The C.D.C. panel was originally not supposed to vote on its recommendations until after the F.D.A. had approved a vaccine. But it bumped up the timing to give states more guidance as they complete their distribution plans, which must be submitted to the C.D.C. on Friday.
On Tuesday, the group specifically suggested that within the long-term-care population, residents of nursing homes, who tend to be the most frail and susceptible to Covid, should get the first vaccines in the event that there aren’t enough, along with staff members who have not had the virus within the last 90 days.
Within the much larger category of health care workers, the panel said that health systems should consider prioritizing those who have direct contact with patients and their families and those who handle infectious materials. Dr. Nancy Messonnier, who leads the C.D.C.’s National Center for Immunization and Respiratory Diseases, told the panel that based on her recent conversations with state health officials, most states and large cities “believe they can vaccinate all of their health care workers within three weeks.”
But whether they reach that goal depends on how much vaccine they get, and how quickly. Gov. Andy Beshear of Kentucky told reporters on Monday that his state had more than 200,000 health care workers but would receive only 38,000 doses in its first shipment and that it might not get another for two weeks.

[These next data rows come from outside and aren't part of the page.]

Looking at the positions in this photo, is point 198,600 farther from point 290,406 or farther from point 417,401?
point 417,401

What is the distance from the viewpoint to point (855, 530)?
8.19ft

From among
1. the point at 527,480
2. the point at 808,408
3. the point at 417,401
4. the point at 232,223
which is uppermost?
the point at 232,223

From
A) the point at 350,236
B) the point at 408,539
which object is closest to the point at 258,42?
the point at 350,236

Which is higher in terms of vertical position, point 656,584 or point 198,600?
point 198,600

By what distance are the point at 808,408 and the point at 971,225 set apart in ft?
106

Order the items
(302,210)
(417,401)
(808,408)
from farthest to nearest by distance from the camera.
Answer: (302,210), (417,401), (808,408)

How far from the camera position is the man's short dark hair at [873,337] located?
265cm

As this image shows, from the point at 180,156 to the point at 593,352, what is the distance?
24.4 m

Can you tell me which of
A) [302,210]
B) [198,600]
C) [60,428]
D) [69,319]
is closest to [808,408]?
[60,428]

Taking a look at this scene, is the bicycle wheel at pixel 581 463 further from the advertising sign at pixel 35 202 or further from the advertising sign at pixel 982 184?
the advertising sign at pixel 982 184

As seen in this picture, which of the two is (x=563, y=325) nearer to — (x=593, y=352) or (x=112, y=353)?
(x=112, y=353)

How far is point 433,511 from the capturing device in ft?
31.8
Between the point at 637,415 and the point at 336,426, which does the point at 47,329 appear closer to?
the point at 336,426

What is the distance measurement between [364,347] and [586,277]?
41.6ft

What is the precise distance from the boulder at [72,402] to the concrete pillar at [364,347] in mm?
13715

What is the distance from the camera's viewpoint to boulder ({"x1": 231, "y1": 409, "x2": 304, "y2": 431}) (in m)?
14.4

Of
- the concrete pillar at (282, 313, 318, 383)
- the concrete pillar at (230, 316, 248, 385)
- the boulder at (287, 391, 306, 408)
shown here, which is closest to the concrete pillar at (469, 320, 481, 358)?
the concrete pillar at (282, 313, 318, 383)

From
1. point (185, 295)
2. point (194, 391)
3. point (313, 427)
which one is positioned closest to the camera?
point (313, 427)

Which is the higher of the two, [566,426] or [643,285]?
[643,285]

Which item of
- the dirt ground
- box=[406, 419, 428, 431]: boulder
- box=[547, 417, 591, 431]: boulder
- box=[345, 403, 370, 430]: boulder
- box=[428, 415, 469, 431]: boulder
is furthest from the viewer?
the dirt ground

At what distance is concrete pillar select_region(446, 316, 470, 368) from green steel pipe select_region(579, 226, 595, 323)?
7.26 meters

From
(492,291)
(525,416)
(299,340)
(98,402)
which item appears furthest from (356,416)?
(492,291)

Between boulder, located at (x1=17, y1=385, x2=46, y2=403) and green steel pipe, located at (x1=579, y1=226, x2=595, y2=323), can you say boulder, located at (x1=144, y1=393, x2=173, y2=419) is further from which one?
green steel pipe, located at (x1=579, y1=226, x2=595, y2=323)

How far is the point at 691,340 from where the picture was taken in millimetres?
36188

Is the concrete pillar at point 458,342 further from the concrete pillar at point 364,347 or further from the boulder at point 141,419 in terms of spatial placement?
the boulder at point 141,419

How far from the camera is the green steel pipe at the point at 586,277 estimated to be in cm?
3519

Long-term-care facilities include nursing homes, with about 1.3 million residents; assisted-living facilities, with 800,000 residents; and residential care facilities, which tend to be small and cater to specific populations. The federal government has contracted with CVS and Walgreens to deliver vaccines to most such facilities nationwide, with teams of pharmacists making three visits to each to ensure that every staff member and resident gets both an initial shot and a booster shot several weeks later.
Several members of the panel urged that small community doctors’ offices not be left off the initial priority list. “Transmission dynamics suggest providers who care for patients earlier in their course of illness may be at higher risk,” said Dr. Jeffrey Duchin, a member of the panel who is in charge of public health in Seattle and King County, Wash.